ValidationApplicative.map2(
$firstMonadicValue,
$secondMonadicValue,
${Function(List(firstArgumentTerm, secondArgumentTerm), innerExpr)}
)
"""
showRaw(result)
Unfortunately I haven't found a way to compile and execute expressions from a REPL. There exists the function compile
in the ToolBox
trait but I haven't found a way to use it from a REPL. That'd be useful for a faster development process. If you know how, please tell me!
Anyway, what comes next is just the code I wrote in a sbt project. You can find the full working code here. Putting it all together here is our macro implementation:
def app_for_impl(c: Context)(valid: c.Expr[M]): c.Expr[M] = {
import c.universe._
val Apply(
TypeApply(Select(firstMonadicValue, TermName("flatMap")),_),
List(functionDef)
) = valid.tree
val Function(List(firstArgumentTerm), functionBody) = functionDef
val Apply(
TypeApply(Select(secondMonadicValue, TermName("map")),_),
List(secondFunctionDef)
) = functionBody
if(usesTerm(c.universe)(firstArgumentTerm, secondMonadicValue)) {
valid
} else {
val Function(List(secondArgumentTerm), innerExpr) = secondFunctionDef
c.Expr(q"""_root_.appfor.Validation.applicativeInstance.map2(
$firstMonadicValue,
$secondMonadicValue
)(
${Function(List(firstArgumentTerm, secondArgumentTerm), innerExpr)}
)""")
}
}
As you may have noticed there are some differences with respect to what we did above: when matching the function calls the first argument has different shape (it's wrapped in a TypeApply
object). Other than that it's mostly the same as what we did above. I don't know the cause for these differences with respect to our REPL / Jupyter session. I'm just starting to learn macros!

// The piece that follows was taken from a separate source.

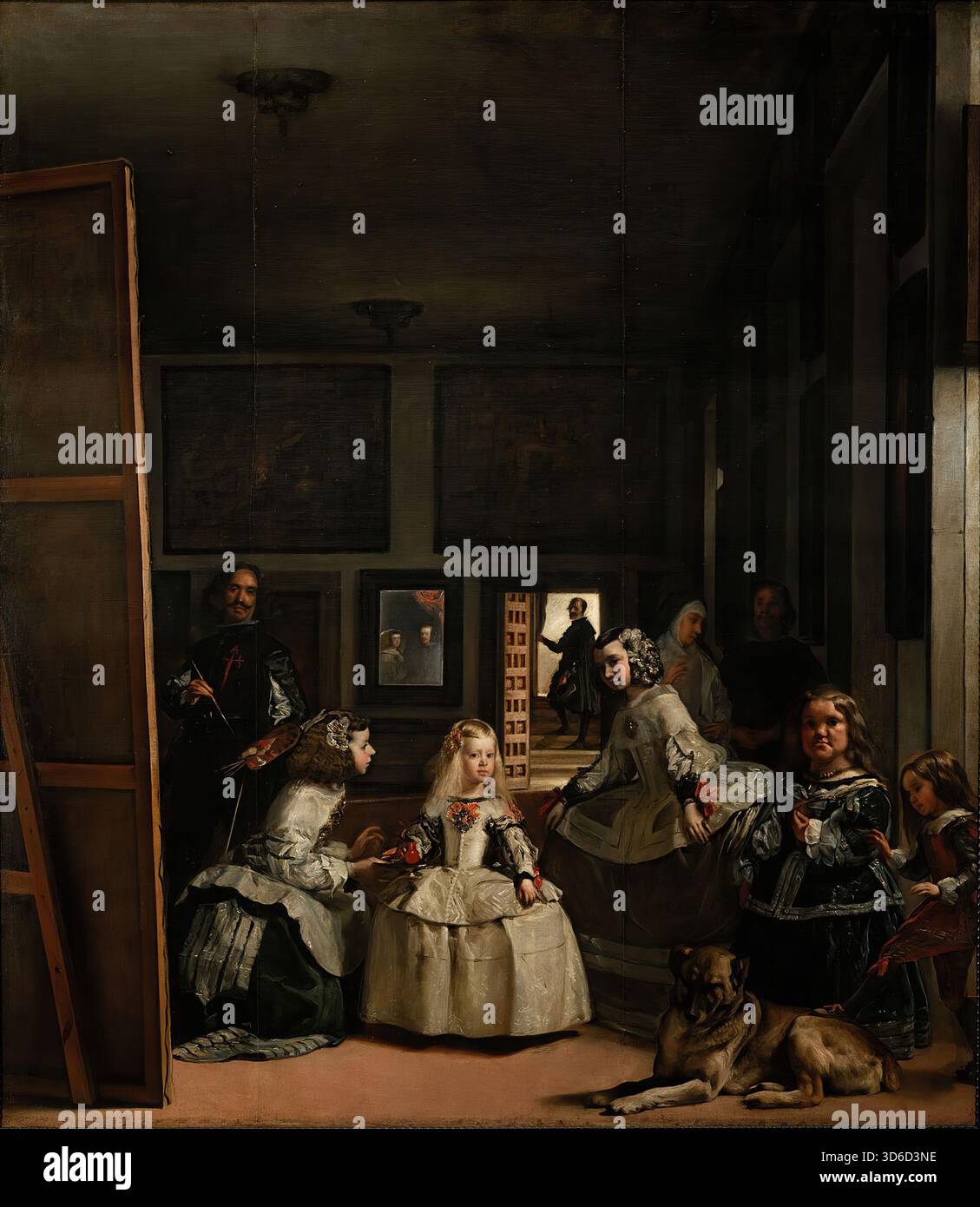 Las meninas (1656). Diego Vel?zquez (espagnol, 1599-1660). Une salle dans l'Alcazar royal de Madrid pendant le règne de Philippe IV, et présente plusieurs figures, les plus identifiables de la cour espagnole." Banque D'Images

Let's see the macro in action:
val v1: Validation[Int] = Failure(List("error1"))
val v2: Validation[Int] = Failure(List("error2"))
val resultWhenApplicative = app_for {
for {
x <- v1
y <- v2
} yield x + y
}
println(resultWhenApplicative)
// > Failure(List(error1, error2))
This is what we wanted! We used a for comprehension but our macro detected that map2
could be used and thus both errors were reported!

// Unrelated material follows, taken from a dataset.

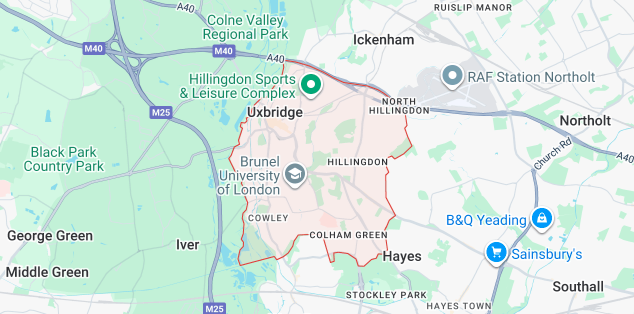 Street map of Uxbridge showing UB10, UB8 and SL0 coverage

Now let's test it with an expression that really needs flatMap
:
val resultWhenMonad = app_for {
for {
x <- v1
y <- if(x>0) v2 else v1
} yield x + y
}
println(resultWhenMonad)
// Failure(List(error1))
It works, just like a a normal for comprehension!

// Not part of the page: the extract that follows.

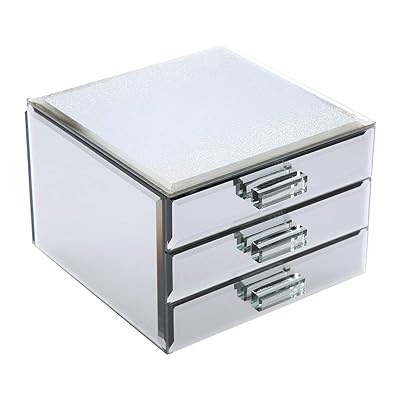 Gototop Jewelry Drawer Box 3 Layers Mirrored Jewelry Box Trinket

This macro is not fully functional, though. It doesn't account for a lot of situations:
case class Person(firstName: String, lastName: String, age: Int)
for {
person @ Person(_,_,age) <- validatePerson
_ <- if(age < 18) validateMinor(person) else validateAdult(person)
} yield something
Validation
.And I may be missing some other things.
The next steps will be to fix one by one each of these problems.